▶ _Direction_
In the forum thread on object segmentation below, translate this sentence into Spanish: "For speech recognition, I think google speech recognition is a defacto standard."

▶ _Excerpted passage_
########################################
Human-friendly data collection system for object segmentation

jsk-ros-pkg / jsk_demos

JSK demo programs

https://github.com/jsk-ros-pkg/jsk_demos

25 stars 89 forks source link

Human-friendly data collection system for object segmentation #1218

Open wkentaro opened 7 years ago

wkentaro commented 7 years ago

The components of this system is

Speech recognition
Find moving object in pixel-level
Track object in pixel-level or roi-level

For 1. @furushchev Do you know good ros node for speech recognition?

For 3. @iKrishneel Do you know good ros node for tracking in pixel-wise? I expect it uses point cloud, because roi-level tracking is common for 2D image: ex ConsensusTracking

tl;dr

I and @inabajsk talked about the importance of human-friendly data collection interface for object segmentation. For example:

Human says to Pepper "Now I teach you this object".
Pepper says "Ok, what is that object name?"
Human says "wallet"
Pepper says "Ok, please show me"
Human moves object in front of Pepper.
Pepper do
- Find moving object
- Track it
- Record it

furushchev commented 7 years ago

For speech recognition, I think google speech recognition is a defacto standard. I have simple speech recognition node for it. If you teach me where to commit, I'll send a pull request. Or you can easily try with rwt_speech_recognition. (but it needs chrome)

iKrishneel commented 7 years ago

@wkentaro Do you want to track in 3D or 2D?

wkentaro commented 7 years ago

@furushchev

For speech recognition, I think google speech recognition is a defacto standard. I have simple speech recognition node for it. If you teach me where to commit, I'll send a pull request. Or you can easily try with rwt_speech_recognition. (but it needs chrome)
########################################
▶ _Data rows_
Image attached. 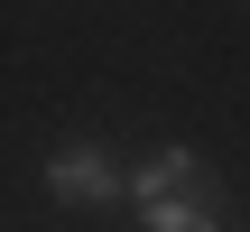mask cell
<instances>
[{"label":"cell","instance_id":"3","mask_svg":"<svg viewBox=\"0 0 250 232\" xmlns=\"http://www.w3.org/2000/svg\"><path fill=\"white\" fill-rule=\"evenodd\" d=\"M195 177H204V158H195L186 139H167V149H148L139 167H121V195L139 205V195H167V186H195Z\"/></svg>","mask_w":250,"mask_h":232},{"label":"cell","instance_id":"2","mask_svg":"<svg viewBox=\"0 0 250 232\" xmlns=\"http://www.w3.org/2000/svg\"><path fill=\"white\" fill-rule=\"evenodd\" d=\"M139 232H223V205L195 186H167V195H139Z\"/></svg>","mask_w":250,"mask_h":232},{"label":"cell","instance_id":"1","mask_svg":"<svg viewBox=\"0 0 250 232\" xmlns=\"http://www.w3.org/2000/svg\"><path fill=\"white\" fill-rule=\"evenodd\" d=\"M37 177H46V195H56V205H74V214H102V205H121V149H111V139H93V130L56 139Z\"/></svg>","mask_w":250,"mask_h":232}]
</instances>
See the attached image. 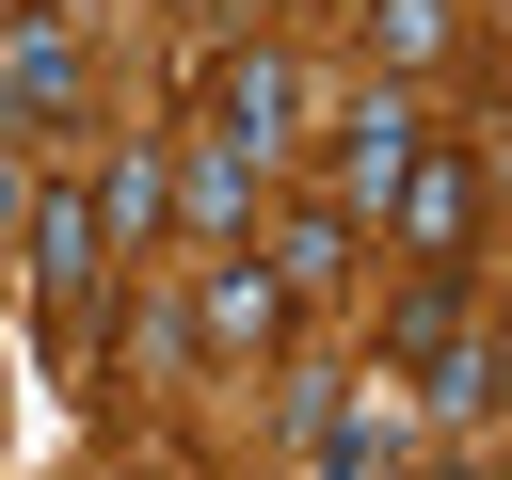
########################################
▶ _Exercise answer_
Para el reconocimiento de voz, creo que el reconocimiento de voz de Google es un estándar de facto.